8.海辺の情景

今朝見たときと、海はまるで変わっていました。
連続して沖から押し寄せる波で、狭い入り江はラッシュアワーのようです。斜光を浴びた波頭が海面の至るところで重なり合い、黄金色にきらめいています。次々に波が砕け、潮の飛沫が虹色に染まりました。桟橋の先にもやった霜月のイカ釣り船が、激しく上下動を繰り返しています。
浜に立つと、絶対的な潮の圧力が怒濤となって打ち寄せて来るようで、めまいがしそうになります。汀から沖に向かって続いている杭の列は、既に半数が水没してしまっていました。

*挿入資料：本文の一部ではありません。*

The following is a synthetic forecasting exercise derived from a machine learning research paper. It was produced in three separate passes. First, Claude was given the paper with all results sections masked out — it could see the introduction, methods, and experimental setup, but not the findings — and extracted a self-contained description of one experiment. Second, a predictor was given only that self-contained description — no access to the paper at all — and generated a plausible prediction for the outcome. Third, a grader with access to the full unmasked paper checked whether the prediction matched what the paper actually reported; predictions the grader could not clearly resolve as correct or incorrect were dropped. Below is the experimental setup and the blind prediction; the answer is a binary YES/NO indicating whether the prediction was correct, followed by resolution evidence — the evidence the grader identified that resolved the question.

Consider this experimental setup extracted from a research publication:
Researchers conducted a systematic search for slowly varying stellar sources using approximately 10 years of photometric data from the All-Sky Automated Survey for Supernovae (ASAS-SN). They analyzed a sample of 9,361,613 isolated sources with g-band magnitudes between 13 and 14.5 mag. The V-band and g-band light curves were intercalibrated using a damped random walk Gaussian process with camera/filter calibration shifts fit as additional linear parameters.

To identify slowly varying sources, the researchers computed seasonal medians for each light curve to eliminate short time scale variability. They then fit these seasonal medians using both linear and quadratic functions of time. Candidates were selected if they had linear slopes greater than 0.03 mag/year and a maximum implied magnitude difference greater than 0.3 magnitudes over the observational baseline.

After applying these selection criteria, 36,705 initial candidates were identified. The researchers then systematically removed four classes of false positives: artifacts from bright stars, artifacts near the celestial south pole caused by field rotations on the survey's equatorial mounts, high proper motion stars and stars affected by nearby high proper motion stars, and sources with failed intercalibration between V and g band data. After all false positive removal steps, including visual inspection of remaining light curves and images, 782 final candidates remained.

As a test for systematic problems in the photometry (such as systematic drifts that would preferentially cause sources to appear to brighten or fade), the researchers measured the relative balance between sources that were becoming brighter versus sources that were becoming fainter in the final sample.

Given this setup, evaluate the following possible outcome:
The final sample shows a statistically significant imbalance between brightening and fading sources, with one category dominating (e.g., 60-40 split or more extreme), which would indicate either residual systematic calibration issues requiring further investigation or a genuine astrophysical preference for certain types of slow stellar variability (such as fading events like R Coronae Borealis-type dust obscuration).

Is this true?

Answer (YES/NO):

日の光が乱反射する波間に、小さい人影が見えます。死を求めて海に入っていった祐子の姿です。人影といっても、かろうじて肩から先が海面から露出しているだけです。大波が押し寄せる度に、逆光になった頭が波間に沈みます。砂浜に立つ僕たちから、三十メートルほど沖に出た地点でした。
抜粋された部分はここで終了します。